—James Snyder, director of the Israel Museum, had this to say about my post, Israel Museum Mounts Exhibitions Seeking Rightful Owners of Nazi Loot:
Our JRSO project [an upcoming exhibition of heirless works that came to the Jerusalem museum from the Jewish Restitution Successor Organization] has been in the works for a long time—unrelated to [the recent claims made by] the new Holocaust assets company, whose focus is primarily on real estate, bank assets, and insurance proceeds. The exhibition is the culmination of many years of proactive work. Our MNR project is also the result of many years of collaborative work with our French colleagues, after overcoming a number of well-reported hurdles, like passing immunity-from-seizure legislation in Israel [which occurred last February].
—An important American museum curator who requested anonymity mentioned the “fascinating and confusing and ultimately frustrating” task of sorting through the Musées Nationaux Récupération’s (MNR’s) online catalogue of some 2,000 works, held in custody by the French National Museums. (The catalogue is an important resource used by U.S. museums to research the provenance of works in their collections.)
Many MNR works, he indicated, have gaps in their ownership histories at the point before they were purchased by Germans or Austrians from Paris dealers during the Nazi occupation. The curator speculated that many of those sales were probably made “quasi-voluntarily” by non-Jewish collectors, because “money was scarce and the Monets were less important than being able to buy food.”
He also observed that the reason why those works, although not looted, have landed in MNR custody is that France “invalidated the collaborationist sales,” reclaimed the works from those who had acquired them from Nazi-occupied Paris, and received no inquiries about them from the prior French owners (or their heirs) who had sold them during the occupation.

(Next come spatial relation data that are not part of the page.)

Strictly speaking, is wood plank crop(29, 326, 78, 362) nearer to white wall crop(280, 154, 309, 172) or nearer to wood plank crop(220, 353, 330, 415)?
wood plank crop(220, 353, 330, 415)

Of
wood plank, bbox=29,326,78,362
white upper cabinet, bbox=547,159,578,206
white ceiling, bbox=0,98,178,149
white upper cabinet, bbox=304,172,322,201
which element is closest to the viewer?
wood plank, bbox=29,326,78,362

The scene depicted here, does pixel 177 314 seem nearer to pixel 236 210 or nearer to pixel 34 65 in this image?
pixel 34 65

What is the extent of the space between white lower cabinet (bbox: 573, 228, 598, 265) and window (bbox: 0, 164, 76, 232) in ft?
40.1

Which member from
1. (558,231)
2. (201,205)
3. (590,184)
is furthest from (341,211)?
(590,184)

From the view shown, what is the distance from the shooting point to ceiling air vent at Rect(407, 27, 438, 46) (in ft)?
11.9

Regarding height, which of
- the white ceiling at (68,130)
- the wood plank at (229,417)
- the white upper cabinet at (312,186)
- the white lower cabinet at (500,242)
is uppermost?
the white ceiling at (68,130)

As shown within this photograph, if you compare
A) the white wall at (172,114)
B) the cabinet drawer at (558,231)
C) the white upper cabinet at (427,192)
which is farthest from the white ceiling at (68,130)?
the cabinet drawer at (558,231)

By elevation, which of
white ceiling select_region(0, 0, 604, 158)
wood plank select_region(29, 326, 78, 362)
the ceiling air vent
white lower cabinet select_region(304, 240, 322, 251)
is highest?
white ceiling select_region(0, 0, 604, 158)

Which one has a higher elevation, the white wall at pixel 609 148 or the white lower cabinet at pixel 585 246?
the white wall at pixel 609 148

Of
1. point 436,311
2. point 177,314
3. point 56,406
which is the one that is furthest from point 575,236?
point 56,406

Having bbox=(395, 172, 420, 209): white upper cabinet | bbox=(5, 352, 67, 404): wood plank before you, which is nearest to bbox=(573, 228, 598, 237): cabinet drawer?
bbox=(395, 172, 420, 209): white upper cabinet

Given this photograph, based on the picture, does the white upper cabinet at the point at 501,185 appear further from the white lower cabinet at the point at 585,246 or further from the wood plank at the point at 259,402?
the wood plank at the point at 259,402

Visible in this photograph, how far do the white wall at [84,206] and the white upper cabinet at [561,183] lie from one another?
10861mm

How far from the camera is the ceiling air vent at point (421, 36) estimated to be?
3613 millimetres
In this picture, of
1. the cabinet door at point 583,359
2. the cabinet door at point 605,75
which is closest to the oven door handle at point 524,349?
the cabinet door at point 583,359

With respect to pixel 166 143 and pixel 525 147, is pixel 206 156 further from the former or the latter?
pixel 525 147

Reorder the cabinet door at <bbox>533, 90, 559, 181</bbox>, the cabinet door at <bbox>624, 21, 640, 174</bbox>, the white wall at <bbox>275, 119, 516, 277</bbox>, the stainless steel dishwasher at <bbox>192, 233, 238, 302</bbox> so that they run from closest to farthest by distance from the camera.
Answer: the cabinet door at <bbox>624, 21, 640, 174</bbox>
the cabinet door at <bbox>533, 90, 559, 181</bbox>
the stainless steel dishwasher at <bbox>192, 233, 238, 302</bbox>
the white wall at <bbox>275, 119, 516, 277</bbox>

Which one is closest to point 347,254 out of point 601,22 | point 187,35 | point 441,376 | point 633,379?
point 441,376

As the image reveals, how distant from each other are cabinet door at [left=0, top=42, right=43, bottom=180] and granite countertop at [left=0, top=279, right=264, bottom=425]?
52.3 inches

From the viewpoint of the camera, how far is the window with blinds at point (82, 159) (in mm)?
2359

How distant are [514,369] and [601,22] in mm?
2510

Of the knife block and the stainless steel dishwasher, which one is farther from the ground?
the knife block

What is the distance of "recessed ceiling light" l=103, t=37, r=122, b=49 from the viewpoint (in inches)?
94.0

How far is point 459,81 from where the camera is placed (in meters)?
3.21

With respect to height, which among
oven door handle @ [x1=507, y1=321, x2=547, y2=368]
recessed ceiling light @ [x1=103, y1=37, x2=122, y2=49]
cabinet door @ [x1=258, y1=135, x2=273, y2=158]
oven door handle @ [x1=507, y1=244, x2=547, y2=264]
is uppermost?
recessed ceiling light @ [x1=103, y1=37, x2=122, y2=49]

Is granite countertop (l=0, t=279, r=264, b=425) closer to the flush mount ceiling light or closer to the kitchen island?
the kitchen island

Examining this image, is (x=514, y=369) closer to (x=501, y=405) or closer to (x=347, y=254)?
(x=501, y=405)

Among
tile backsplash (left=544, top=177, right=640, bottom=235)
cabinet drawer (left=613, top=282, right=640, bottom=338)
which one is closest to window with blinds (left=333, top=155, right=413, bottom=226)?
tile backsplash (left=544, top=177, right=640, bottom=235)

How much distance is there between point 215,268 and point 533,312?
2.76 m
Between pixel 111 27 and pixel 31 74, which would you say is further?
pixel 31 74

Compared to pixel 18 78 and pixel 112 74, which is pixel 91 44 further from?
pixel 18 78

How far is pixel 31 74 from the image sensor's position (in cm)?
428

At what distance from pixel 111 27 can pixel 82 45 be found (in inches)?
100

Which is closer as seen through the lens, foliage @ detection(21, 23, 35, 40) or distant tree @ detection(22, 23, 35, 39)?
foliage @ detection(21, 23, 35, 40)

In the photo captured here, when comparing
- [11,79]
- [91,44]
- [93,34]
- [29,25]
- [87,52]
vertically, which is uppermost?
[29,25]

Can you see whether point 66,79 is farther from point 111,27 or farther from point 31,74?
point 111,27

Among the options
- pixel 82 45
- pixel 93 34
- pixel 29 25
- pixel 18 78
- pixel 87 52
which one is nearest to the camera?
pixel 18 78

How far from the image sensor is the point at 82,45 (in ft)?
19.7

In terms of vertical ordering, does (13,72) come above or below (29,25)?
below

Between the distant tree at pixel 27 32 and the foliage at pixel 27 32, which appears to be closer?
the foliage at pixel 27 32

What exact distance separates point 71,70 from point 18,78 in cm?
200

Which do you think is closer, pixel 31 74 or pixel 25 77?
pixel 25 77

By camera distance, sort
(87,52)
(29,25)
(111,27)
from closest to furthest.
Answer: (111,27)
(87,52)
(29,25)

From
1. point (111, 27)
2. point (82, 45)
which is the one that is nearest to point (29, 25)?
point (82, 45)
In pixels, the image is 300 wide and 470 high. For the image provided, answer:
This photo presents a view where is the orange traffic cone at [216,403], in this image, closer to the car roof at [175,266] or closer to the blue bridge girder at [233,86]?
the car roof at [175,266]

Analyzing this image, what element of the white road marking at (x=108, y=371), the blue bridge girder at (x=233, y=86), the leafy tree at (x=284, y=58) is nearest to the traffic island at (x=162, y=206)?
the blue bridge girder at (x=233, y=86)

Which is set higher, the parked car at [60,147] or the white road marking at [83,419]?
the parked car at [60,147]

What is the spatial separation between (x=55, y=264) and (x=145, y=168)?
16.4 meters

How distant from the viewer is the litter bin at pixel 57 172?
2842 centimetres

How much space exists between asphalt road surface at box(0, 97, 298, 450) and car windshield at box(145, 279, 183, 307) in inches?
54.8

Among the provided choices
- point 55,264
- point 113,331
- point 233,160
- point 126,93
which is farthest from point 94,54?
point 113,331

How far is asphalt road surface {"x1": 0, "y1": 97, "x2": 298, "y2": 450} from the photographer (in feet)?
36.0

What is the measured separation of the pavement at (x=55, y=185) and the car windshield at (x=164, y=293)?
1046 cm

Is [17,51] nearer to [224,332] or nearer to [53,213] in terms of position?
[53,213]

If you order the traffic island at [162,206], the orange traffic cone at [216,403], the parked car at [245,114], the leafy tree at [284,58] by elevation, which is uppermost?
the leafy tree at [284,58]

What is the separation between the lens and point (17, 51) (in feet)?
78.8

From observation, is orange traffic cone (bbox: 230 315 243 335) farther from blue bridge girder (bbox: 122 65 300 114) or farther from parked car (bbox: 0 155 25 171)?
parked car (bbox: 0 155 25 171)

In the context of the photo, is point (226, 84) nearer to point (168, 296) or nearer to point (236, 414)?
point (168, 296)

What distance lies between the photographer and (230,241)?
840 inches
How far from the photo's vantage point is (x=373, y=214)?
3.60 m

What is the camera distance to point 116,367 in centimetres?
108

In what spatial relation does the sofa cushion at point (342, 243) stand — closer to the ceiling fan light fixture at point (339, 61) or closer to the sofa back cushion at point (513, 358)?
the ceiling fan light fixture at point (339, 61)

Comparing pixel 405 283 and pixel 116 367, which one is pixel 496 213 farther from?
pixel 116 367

The curator also expressed hope that the catalogue for the Israel Museum’s upcoming MNR exhibition may help to illuminate these murky areas.
Not mentioned by the American curator is the fact that there are similar ambiguities surrounding works from the JRSO collection, now on deposit at the Israel Museum: As Snyder had previously explained to me, not all of those works had been owned by Jews persecuted or killed by the Nazis: They are works from institutions and communities that did not survive the war, or works with no record of ownership—“orphaned art,” in the words of the upcoming exhibition’s title.